Император Мэйдзи и его Япония - Александр Мещеряков
Шрифт:
Интервал:
Закладка:
Подавляющее большинство японцев того времени никогда, естественно, не выезжало за пределы своей страны. А потому им не оставалось ничего другого, как принять на веру утверждение о том, что климат и почвы Японии – лучшие в мире. Именно в это время в обществе распространяется абсурдное убеждение, что поэзия получила в Японии такое развитие, поскольку в ней, в отличие от других стран, превосходно выявлены четыре времени года. В структуре японского национализма «экологическая» составляющая занимала выдающееся место. Первопричиной этого было то, что природа находилась «в ведении» синтоистских божеств.
Неудивительно, что при таком подходе огромная роль в школьном обучении принадлежала географии. Вслед за немецкой географической школой (Ф. Рацель, А. Хеттнер) в Японии широчайшее распространение получила идея, что географические условия определяют исторический процесс. Этот постулат пришелся «ко двору». Ведь тогда получалось, что если «хороша» география страны (умеренный климат и плодородная земля, красивейшие горы и реки), то и ее история просто обязана быть превосходной. Какой бы предмет ни изучали школьники, конечные выводы оказывались одними и теми же. Курс по любому предмету кончался выводом, что Япония – лучшая страна в мире. Священный долг ученика – стать достойным этой земли, императора и населявших ее выдающихся личностей – воинов, художников, писателей и мыслителей. При изучении разных стран и народов неустанно подчеркивалось не то, что объединяет их с Японией, а то, что различает.
Естественно, что такую замечательную страну следует надежно охранять. На телесном уровне эта идея реализовывалась на уроках физкультуры и военной подготовки. В педагогических училищах военной подготовке уделялось шесть часов в неделю, студенты одевались в военную униформу. Будущие учителя рассматривались в качестве будущих офицеров – командиров детворы.
Разномыслие преследовалось, отклонение от генеральной линии грозило гонениями. В конце прошлого года Кумэ Кунитакэ, который прославился своим подробнейшим описанием миссии Ивакура на Запад, опубликовал серьезную научную статью, в который он сравнивал синто с другими «примитивными» религиями Востока. Он прослеживал истоки придворных ритуалов и происхождение императорских регалий. В этом году его обвинили в «неуважении к императору» и уволили из Токийского императорского университета. «Люди, подобные Кумэ, заботятся о своей репутации как ученых, но они зачастую забывают о своих обязанностях подданных», – писал Куга Кацунан. Критик совершенно не собирался разбирать труд Кумэ с точки зрения соответствия его выкладок действительности, он открыто признавал, что «родину» интересует вовсе не истина, а более высокие соображения. Прежде всего, единство нации и незыблемое положение императора как ее главного символа. Подозрительность по отношению к христианам вновь усилилась, поскольку Христос проповедовал любовь всеобщую, а не почтение к своим родителям. Широкий поток антихристианских сочинений захлестнул Японию. Христианство делали ответственным за республиканские настроения и индивидуализм, за социализм и колониализм. Синтоисты и конфуцианцы, государственники и буддисты позабыли про внутренние раздоры и слились в согласном антихристианском хоре. Дело было, конечно, не только в самом христианстве. Христианство стало именем нарицательным для всего неприятно-иностранного, что вредило японской нации[220].

..........

## ЧТО ТРЕБУЕТСЯ
Продолжите приведённый выше текст об идеологии Японии эпохи Мэйдзи, начиная сразу после его последнего предложения.

## СОХРАНЁННЫЕ ЗАПИСИ
..........

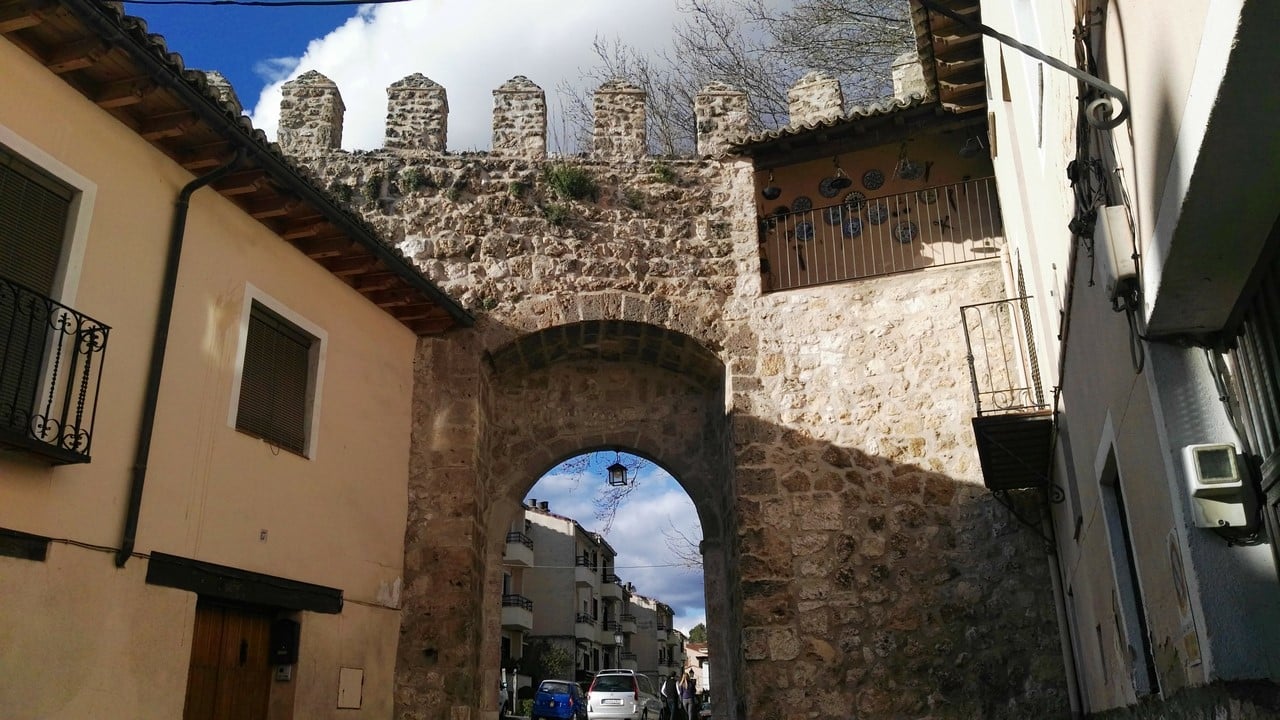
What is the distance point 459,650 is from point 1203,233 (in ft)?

..........

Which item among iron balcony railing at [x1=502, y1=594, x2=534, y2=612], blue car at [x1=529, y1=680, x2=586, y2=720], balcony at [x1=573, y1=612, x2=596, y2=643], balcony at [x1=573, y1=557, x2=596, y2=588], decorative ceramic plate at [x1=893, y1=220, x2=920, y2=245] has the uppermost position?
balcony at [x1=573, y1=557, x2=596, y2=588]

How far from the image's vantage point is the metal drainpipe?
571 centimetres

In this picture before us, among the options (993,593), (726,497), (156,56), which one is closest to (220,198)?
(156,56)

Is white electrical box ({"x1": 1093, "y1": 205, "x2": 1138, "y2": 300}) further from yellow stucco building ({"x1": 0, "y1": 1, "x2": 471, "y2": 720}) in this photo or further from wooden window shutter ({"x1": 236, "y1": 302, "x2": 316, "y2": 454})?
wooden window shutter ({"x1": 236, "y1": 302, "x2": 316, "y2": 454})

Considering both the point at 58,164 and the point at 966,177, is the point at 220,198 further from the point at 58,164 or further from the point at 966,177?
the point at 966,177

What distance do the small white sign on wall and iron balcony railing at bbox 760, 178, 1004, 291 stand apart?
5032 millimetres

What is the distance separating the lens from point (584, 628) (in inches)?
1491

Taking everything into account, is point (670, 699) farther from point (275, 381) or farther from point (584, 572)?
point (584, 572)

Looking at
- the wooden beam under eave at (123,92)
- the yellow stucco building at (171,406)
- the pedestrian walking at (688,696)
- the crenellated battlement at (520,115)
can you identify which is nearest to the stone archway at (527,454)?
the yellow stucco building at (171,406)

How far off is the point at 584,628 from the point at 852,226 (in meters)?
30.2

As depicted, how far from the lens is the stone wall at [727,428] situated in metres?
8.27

..........

## ОТВЕТ
1893 год
26-й год правления Мэйдзи
28 января в городе Саката префектуры Ямагата местное высшее общество решило потешить свою душу. На втором этаже ресторана «Сомая» собрались богатеи, члены префектурального и городского собраний. Они вообразили, что находятся во дворце императора, и переоделись соответствующим образом. Помимо самого «Мэйдзи», там были и императрица, и министры, и придворные дамы. Женские роли исполняли гейши. И это при том, что выводить действующего императора в театральных постановках строго запрещалось.
Свое шутовство участники «дворцового пира» договорились держать в секрете, но местные газетчики все-таки прознали про него и подняли шум. Полиция тоже проявила бдительность и немедленно арестовала великовозрастных шутников. В соответствии с принятым в прошлом году уголовным кодексом их пытались обвинить по статье «оскорбление августейших особ», но дело до суда доведено все-таки не было. Тем не менее всем стало понятно: с этой властью шутить лучше не стоит. Даже если ты не принимаешь ее всерьез. А такие люди еще находились. Но император в стране был только один. Его несанкционированное клонирование строжайше запрещалось.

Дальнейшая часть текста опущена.